With all of the ways available to damage your credit score, it can be difficult to prevent your credit score from dropping occasionally. Fortunately, there are a number of methods that you can use that will help you keep your credit score as high as you can. A higher credit score can benefit you in many ways, including reducing the rate that you pay for many financial products and improving your chances of securing the loans, employment and housing that you desire. Paying your bills on time and following these tips will keep your credit score high.

Use Different Types Of Credit

To maximize your credit score, diversify the type of credit you are holding at any given time. Some people mistakenly believe that all types of credit are treated the same under the calculations used to determine their credit score. The truth is that people that have several types of revolving and non-revolving credit reflected in their credit history tend to have higher credit scores than people than only have a single type of credit, even if both have a spotless payment history. This is because companies want to see if you can handle all types of credit responsibly and are more likely to extend credit to the people that can demonstrate this responsibility.
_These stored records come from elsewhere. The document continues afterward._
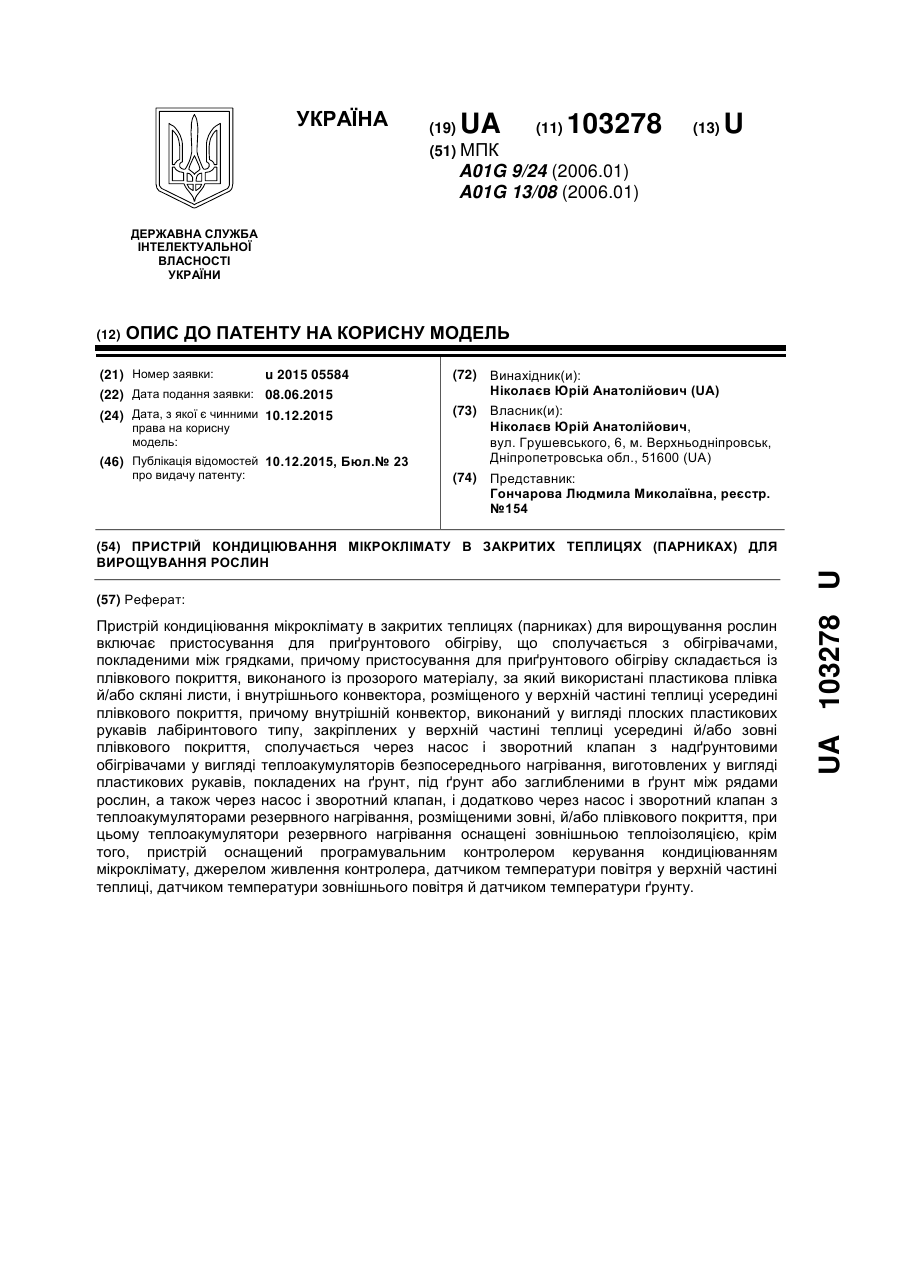 УКРАЇНА

(19) UA (11) 103278 (13) U

(51) МПК
A01G 9/24 (2006.01)
A01G 13/08 (2006.01)

ДЕРЖАВНА СЛУЖБА ІНТЕЛЕКТУАЛЬНОЇ ВЛАСНОСТІ УКРАЇНИ

(12) ОПИС ДО ПАТЕНТУ НА КОРИСНУ МОДЕЛЬ

(21) Номер заявки: u 2015 05584
(22) Дата подання заявки: 08.06.2015
(24) Дата, з якої є чинними права на корисну модель: 10.12.2015
(46) Публікація відомостей про видачу патенту: 10.12.2015, Бюл.№ 23

(72) Винахідник(и):
Ніколаєв Юрій Анатолійович (UA)
(73) Власник(и):
Ніколаєв Юрій Анатолійович, вул. Грушевського, 6, м. Верхньодніпровськ, Дніпропетровська обл., 51600 (UA)
(74) Представник:
Гончарова Людмила Миколаївна, реєстр. №154

(54) ПРИСТРІЙ КОНДИЦІЮВАННЯ МІКРОКЛІМАТУ В ЗАКРИТИХ ТЕПЛИЦЯХ (ПАРНИКАХ) ДЛЯ ВИРОЩУВАННЯ РОСЛИН

(57) Реферат:

Пристрій кондиціювання мікроклімату в закритих теплицях (парниках) для вирощування рослин включає пристосування для приґрунтового обігріву, що сполучається з обігрівачами, покладеними між грядками, причому пристосування для приґрунтового обігріву складається із плівкового покриття, виконаного із прозорого матеріалу, за який використані пластикова плівка й/або скляні листи, і внутрішнього конвектора, розміщеного у верхній частині теплиці усередині плівкового покриття, причому внутрішній конвектор, виконаний у вигляді плоских пластикових рукавів лабіринтового типу, закріплених у верхній частині теплиці усередині й/або зовні плівкового покриття, сполучається через насос і зворотний клапан з надґрунтовими обігрівачами у вигляді теплоакумуляторів безпосереднього нагрівання, виготовлених у вигляді пластикових рукавів, покладених на ґрунт, під ґрунт або заглибленими в ґрунт між рядами рослин, а також через насос і зворотний клапан, і додатково через насос і зворотний клапан з теплоакумуляторами резервного нагрівання, розміщеними зовні, й/або плівкового покриття, при цьому теплоакумулятори резервного нагрівання оснащені зовнішньою теплоізоляцією, крім того, пристрій оснащений програмувальним контролером керування кондиціюванням мікроклімату, джерелом живлення контролера, датчиком температури повітря у верхній частині теплиці, датчиком температури зовнішнього повітря й датчиком температури ґрунту.

UA 103278 U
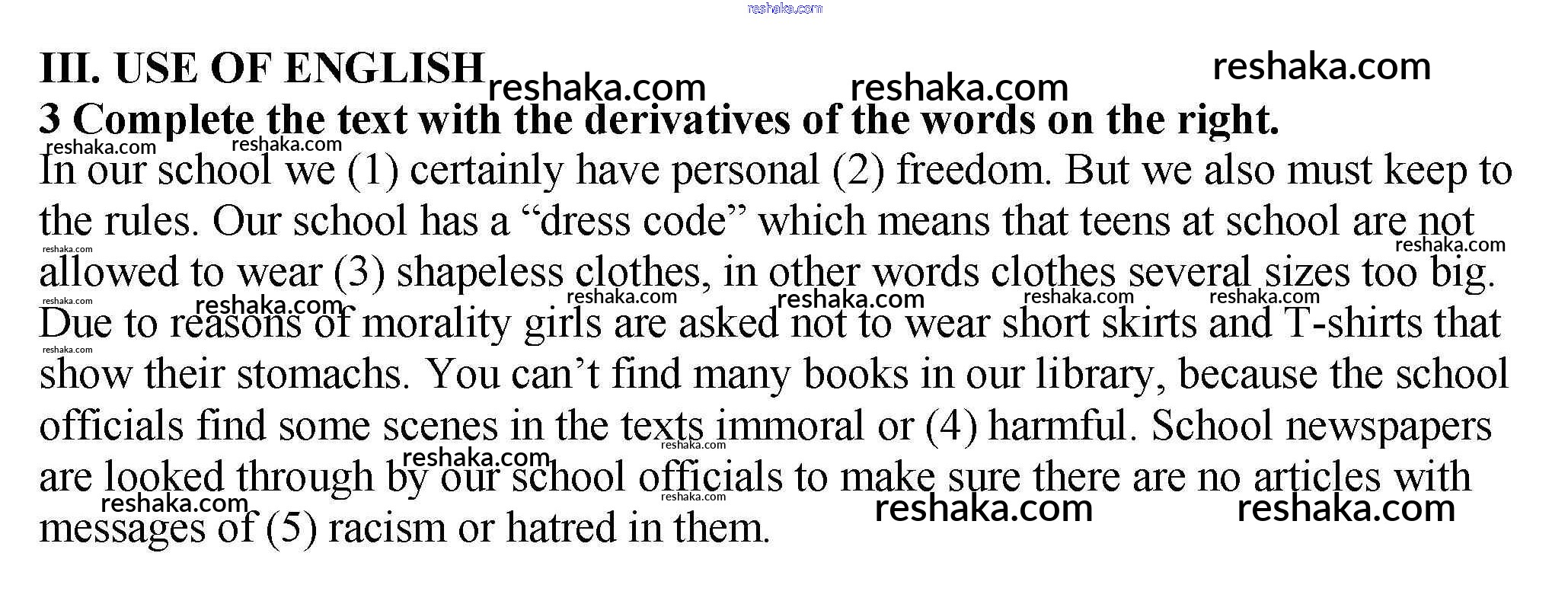 III. USE OF ENGLISH

3 Complete the text with the derivatives of the words on the right.

In our school we (1) certainly have personal (2) freedom. But we also must keep to the rules. Our school has a "dress code" which means that teens at school are not allowed to wear (3) shapeless clothes, in other words clothes several sizes too big. Due to reasons of morality girls are asked not to wear short skirts and T-shirts that show their stomachs. You can't find many books in our library, because the school officials find some scenes in the texts immoral or (4) harmful. School newspapers are looked through by our school officials to make sure there are no articles with messages of (5) racism or hatred in them.

reshaka.com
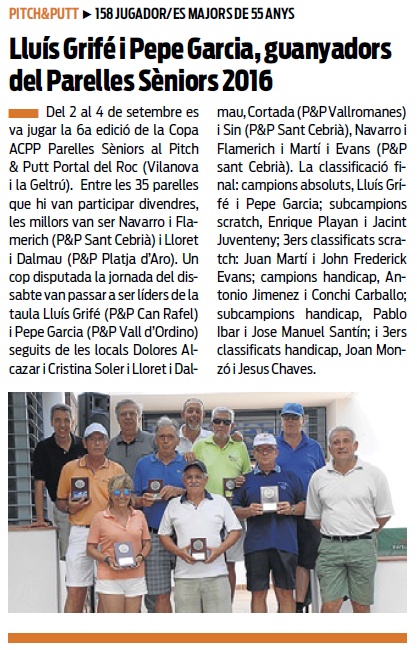 PITCH&PUTT ▶ 158 JUGADOR/ES MAJORS DE 55 ANYS

Lluís Grifé i Pepe Garcia, guanyadors del Parelles Sèniors 2016

Del 2 al 4 de setembre es va jugar la 6a edició de la Copa ACPP Parelles Sèniors al Pitch & Putt Portal del Roc (Vilanova i la Geltrú). Entre les 35 parelles que hi van participar divendres, les millors van ser Navarro i Flamerich (P&P Sant Cebrià) i Lloret i Dalmau (P&P Platja d'Aro). Un cop disputada la jornada del dissabte van passar a ser líders de la taula Lluís Grifé (P&P Can Rafel) i Pepe Garcia (P&P Vall d'Ordino) seguits de les locals Dolores Alcazar i Cristina Soler i Lloret i Dalmau, Cortada (P&P Vallromanes) i Sin (P&P Sant Cebrià), Navarro i Flamerich i Martí i Evans (P&P sant Cebrià). La classificació final: campions absoluts, Lluís Grífé i Pepe Garcia; subcampions scratch, Enrique Playan i Jacint Juventeny; 3ers classificats scratch: Juan Martí i John Frederick Evans; campions handicap, Antonio Jimenez i Conchi Carballo; subcampions handicap, Pablo Ibar i Jose Manuel Santín; i 3ers classificats handicap, Joan Monzó i Jesus Chaves.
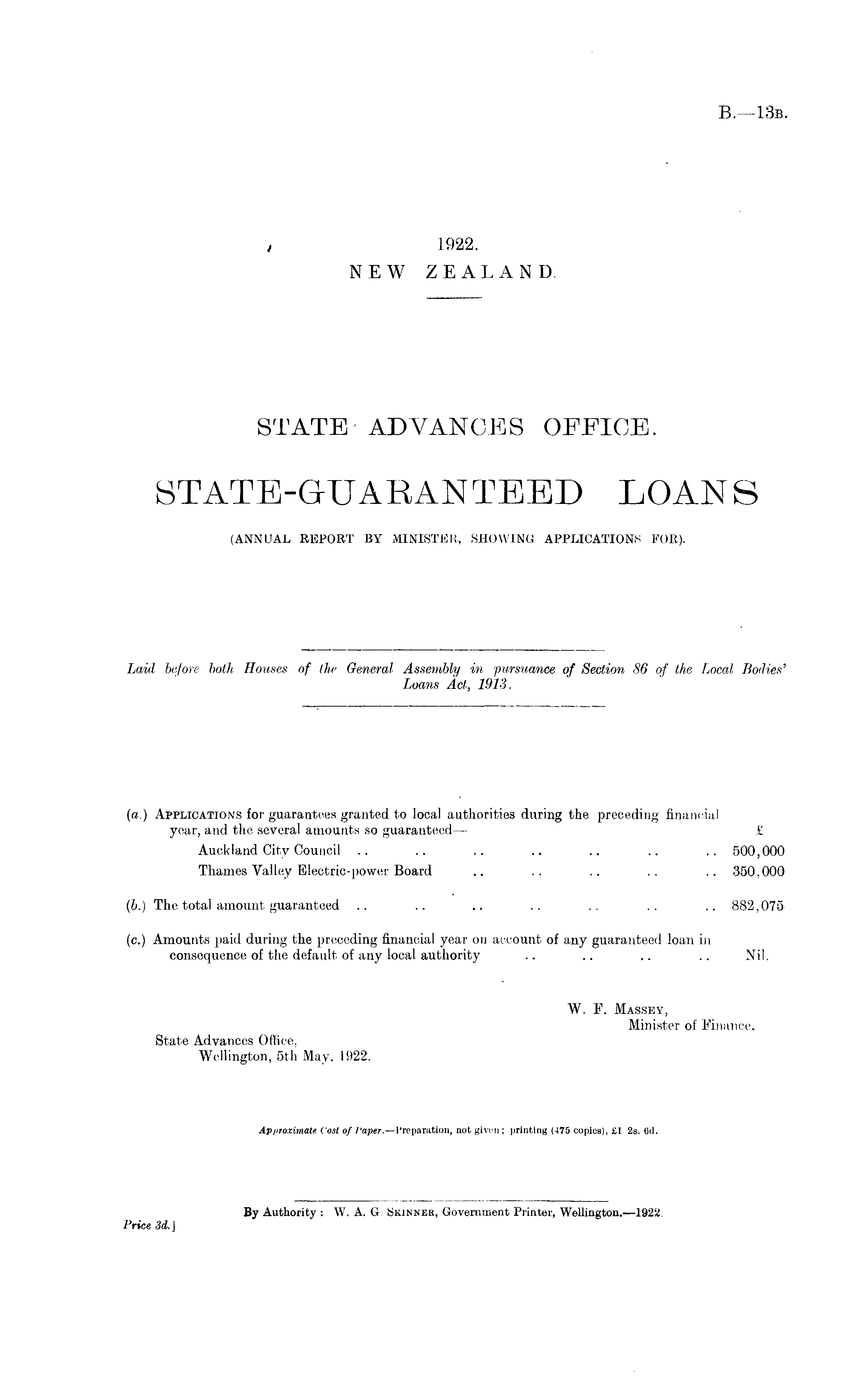 B.—13B.

1922.
NEW ZEALAND.

STATE ADVANCES OFFICE.

STATE-GUARANTEED LOANS

(ANNUAL REPORT BY MINISTER, SHOWING APPLICATIONS FOR).

Laid before both Houses of the General Assembly in pursuance of Section 86 of the Local Bodies' Loans Act, 1913.

(a.) APPLICATIONS for guarantees granted to local authorities during the preceding financial year, and the several amounts so guaranteed— £
Auckland City Council .. .. .. .. .. .. .. 500,000
Thames Valley Electric-power Board .. .. .. .. .. 350,000

(b.) The total amount guaranteed .. .. .. .. .. .. .. 882,075

(c.) Amounts paid during the preceding financial year on account of any guaranteed loan in consequence of the default of any local authority .. .. .. .. Nil.

W. F. MASSEY,
Minister of Finance.

State Advances Office,
Wellington, 5th May, 1922.

Approximate Cost of Paper.—Preparation, not given; printing (475 copies), £1 2s. 6d.

By Authority: W. A. G. SKINNER, Government Printer, Wellington.—1922.

Price 3d.]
Only Charge What You Can Pay Off

Carrying a balance on your credit cards will cost you a lot of money in interest payments and lower your credit score. Part of the calculation of your credit score is the ratio of the amount of credit you have available versus the amount of credit you have used. The less credit used, the higher your credit score will be. Paying off the balance of your credit cards each month will increase your credit score and prevent you from having to pay interest on the purchases you have made.

Leave Dormant Credit Accounts Open

Another thing that can unexpectedly harm your credit score is closing dormant credit accounts that you are not using anymore. Closing these accounts removes these amounts from your available credit, reducing your ratio of credit used to credit available. Instead of closing these accounts, allow them to remain open but remove the cards from your wallet so you are not tempted to use them. They can be placed in a safe spot in your home so they can be easily access in the event of a financial emergency.